[Data for the task — start]
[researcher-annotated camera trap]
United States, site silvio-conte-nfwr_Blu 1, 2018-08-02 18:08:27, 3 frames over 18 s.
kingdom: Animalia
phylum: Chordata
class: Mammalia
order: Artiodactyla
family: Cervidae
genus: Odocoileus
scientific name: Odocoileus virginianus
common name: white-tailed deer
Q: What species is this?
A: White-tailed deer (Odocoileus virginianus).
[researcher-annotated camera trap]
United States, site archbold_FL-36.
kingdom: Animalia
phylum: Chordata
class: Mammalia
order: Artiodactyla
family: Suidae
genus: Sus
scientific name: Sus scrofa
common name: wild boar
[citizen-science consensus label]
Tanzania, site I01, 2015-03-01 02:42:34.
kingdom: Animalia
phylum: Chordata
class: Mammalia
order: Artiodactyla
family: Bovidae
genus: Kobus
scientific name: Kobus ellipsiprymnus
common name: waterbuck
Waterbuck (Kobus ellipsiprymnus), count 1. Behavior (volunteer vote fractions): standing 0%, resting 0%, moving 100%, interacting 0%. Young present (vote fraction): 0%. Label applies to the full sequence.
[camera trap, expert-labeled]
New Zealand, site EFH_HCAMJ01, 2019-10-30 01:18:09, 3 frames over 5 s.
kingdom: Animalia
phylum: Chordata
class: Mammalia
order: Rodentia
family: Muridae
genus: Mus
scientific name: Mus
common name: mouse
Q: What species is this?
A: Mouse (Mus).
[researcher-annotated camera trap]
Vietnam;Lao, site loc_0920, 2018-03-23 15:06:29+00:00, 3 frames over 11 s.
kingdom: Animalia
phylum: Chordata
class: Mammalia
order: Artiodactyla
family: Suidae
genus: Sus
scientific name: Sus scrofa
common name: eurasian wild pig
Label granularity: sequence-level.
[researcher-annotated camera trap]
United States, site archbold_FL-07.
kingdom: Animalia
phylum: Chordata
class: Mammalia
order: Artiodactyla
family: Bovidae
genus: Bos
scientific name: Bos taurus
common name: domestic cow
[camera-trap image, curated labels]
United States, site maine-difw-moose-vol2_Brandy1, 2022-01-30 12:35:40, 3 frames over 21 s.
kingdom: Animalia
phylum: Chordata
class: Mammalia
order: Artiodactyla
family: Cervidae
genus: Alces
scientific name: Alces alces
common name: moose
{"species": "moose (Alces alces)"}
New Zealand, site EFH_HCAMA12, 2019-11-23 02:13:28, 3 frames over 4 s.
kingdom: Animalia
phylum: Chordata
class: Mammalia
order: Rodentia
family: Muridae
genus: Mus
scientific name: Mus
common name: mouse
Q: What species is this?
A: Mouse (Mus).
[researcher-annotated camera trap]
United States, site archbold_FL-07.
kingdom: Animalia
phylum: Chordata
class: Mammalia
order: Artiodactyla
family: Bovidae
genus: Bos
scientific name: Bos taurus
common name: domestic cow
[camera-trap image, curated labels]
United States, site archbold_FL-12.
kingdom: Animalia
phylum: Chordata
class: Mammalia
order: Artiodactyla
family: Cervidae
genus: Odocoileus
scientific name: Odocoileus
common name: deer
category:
[Data for the task — finish]
Task item » Every record above should be output exactly.

Answer for this exercise »
[researcher-annotated camera trap]
United States, site silvio-conte-nfwr_Blu 1, 2018-08-02 18:08:27, 3 frames over 18 s.
kingdom: Animalia
phylum: Chordata
class: Mammalia
order: Artiodactyla
family: Cervidae
genus: Odocoileus
scientific name: Odocoileus virginianus
common name: white-tailed deer
Q: What species is this?
A: White-tailed deer (Odocoileus virginianus).
[researcher-annotated camera trap]
United States, site archbold_FL-36.
kingdom: Animalia
phylum: Chordata
class: Mammalia
order: Artiodactyla
family: Suidae
genus: Sus
scientific name: Sus scrofa
common name: wild boar
[citizen-science consensus label]
Tanzania, site I01, 2015-03-01 02:42:34.
kingdom: Animalia
phylum: Chordata
class: Mammalia
order: Artiodactyla
family: Bovidae
genus: Kobus
scientific name: Kobus ellipsiprymnus
common name: waterbuck
Waterbuck (Kobus ellipsiprymnus), count 1. Behavior (volunteer vote fractions): standing 0%, resting 0%, moving 100%, interacting 0%. Young present (vote fraction): 0%. Label applies to the full sequence.
[camera trap, expert-labeled]
New Zealand, site EFH_HCAMJ01, 2019-10-30 01:18:09, 3 frames over 5 s.
kingdom: Animalia
phylum: Chordata
class: Mammalia
order: Rodentia
family: Muridae
genus: Mus
scientific name: Mus
common name: mouse
Q: What species is this?
A: Mouse (Mus).
[researcher-annotated camera trap]
Vietnam;Lao, site loc_0920, 2018-03-23 15:06:29+00:00, 3 frames over 11 s.
kingdom: Animalia
phylum: Chordata
class: Mammalia
order: Artiodactyla
family: Suidae
genus: Sus
scientific name: Sus scrofa
common name: eurasian wild pig
Label granularity: sequence-level.
[researcher-annotated camera trap]
United States, site archbold_FL-07.
kingdom: Animalia
phylum: Chordata
class: Mammalia
order: Artiodactyla
family: Bovidae
genus: Bos
scientific name: Bos taurus
common name: domestic cow
[camera-trap image, curated labels]
United States, site maine-difw-moose-vol2_Brandy1, 2022-01-30 12:35:40, 3 frames over 21 s.
kingdom: Animalia
phylum: Chordata
class: Mammalia
order: Artiodactyla
family: Cervidae
genus: Alces
scientific name: Alces alces
common name: moose
{"species": "moose (Alces alces)"}
New Zealand, site EFH_HCAMA12, 2019-11-23 02:13:28, 3 frames over 4 s.
kingdom: Animalia
phylum: Chordata
class: Mammalia
order: Rodentia
family: Muridae
genus: Mus
scientific name: Mus
common name: mouse
Q: What species is this?
A: Mouse (Mus).
[researcher-annotated camera trap]
United States, site archbold_FL-07.
kingdom: Animalia
phylum: Chordata
class: Mammalia
order: Artiodactyla
family: Bovidae
genus: Bos
scientific name: Bos taurus
common name: domestic cow
[camera-trap image, curated labels]
United States, site archbold_FL-12.
kingdom: Animalia
phylum: Chordata
class: Mammalia
order: Artiodactyla
family: Cervidae
genus: Odocoileus
scientific name: Odocoileus
common name: deer
category:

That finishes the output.